Basalt Intrusion. The road is cut through 300 feet of basalt intruded into the John Day Formation. Both contacts are well exposed. The basalt—when molten—baked and reddened 3 to 6 inches of the adjacent beds.
(At 13.9 the highway crosses the North Fork of the John Day River and follows the Cottonwood Creek Valley.)
N. 18.0
Irregular Dikes. Above the highway several small irregular basalt dikes cut the white beds of the John Day Formation. Parts of the largest dike are 10 to 15 feet high.
O. 20.1
Cottonwood Creek Valley. The view northwestward down Cottonwood Creek toward Monument ([Fig. 9]) exemplifies the development of broad valleys by erosion in soft beds of the John Day Formation under the gently warped Picture Gorge Basalt.
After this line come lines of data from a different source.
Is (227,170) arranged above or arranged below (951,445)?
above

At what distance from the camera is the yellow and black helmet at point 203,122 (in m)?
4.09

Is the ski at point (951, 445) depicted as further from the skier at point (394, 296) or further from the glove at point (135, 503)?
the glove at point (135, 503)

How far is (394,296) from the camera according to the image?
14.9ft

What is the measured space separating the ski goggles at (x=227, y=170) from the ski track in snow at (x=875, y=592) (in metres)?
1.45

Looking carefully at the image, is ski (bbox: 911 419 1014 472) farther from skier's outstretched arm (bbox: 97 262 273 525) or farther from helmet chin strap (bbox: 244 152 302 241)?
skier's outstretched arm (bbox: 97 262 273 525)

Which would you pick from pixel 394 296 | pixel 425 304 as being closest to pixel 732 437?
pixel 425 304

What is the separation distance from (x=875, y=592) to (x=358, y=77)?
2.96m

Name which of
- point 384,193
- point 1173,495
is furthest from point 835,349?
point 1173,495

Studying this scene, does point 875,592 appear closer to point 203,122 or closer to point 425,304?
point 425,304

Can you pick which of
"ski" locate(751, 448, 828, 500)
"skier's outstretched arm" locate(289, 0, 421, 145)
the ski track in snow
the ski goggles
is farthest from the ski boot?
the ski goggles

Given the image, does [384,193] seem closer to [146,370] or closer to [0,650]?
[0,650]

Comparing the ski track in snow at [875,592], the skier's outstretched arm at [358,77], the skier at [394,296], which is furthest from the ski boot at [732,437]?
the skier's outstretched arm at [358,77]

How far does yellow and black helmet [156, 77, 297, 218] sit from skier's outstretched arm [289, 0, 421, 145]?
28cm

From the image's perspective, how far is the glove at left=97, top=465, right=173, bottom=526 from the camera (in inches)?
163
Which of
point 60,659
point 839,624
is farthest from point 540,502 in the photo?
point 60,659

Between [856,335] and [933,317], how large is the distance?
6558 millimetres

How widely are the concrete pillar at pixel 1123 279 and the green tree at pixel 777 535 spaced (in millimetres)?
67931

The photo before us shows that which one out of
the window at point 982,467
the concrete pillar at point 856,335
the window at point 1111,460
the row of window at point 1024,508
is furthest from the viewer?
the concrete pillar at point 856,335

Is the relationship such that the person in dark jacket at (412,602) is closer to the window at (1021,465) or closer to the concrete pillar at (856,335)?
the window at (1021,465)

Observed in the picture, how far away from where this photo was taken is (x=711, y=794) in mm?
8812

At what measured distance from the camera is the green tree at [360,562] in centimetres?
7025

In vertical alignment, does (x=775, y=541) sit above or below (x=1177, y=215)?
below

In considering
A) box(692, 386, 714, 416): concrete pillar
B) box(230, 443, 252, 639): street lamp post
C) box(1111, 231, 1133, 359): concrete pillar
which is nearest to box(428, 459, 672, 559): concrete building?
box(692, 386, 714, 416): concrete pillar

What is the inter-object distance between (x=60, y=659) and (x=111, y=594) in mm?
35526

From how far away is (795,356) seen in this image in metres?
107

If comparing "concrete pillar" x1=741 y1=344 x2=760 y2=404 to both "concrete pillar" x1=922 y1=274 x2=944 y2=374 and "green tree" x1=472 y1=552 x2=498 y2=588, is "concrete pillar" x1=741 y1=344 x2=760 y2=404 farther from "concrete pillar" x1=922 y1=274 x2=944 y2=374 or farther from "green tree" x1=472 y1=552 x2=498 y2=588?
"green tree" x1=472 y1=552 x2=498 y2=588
To the south, the valley ends against massive rocks of the Clarno Formation which were raised as a block by movement along the Hamilton fault. The red beds are in the lower part of the John Day Formation. Note the contrast between the irregular massive intrusion in the valley bottom west of Monument and the thin regular basalt flows.
Fig. 9.—Northwest view down Cottonwood Creek toward Monument.
On your right, the irregular contact between the John Day Formation and Picture Gorge Basalt reveals an ancient landscape buried under lava flows ([Fig. 10]). Some of the flows wedge out against former hillsides and one, marked by the dry falls, fills an old valley.
For the next two miles, to the Sunken Mountain viewpoint, the road winds through landslides in the John Day Formation and Picture Gorge Basalt.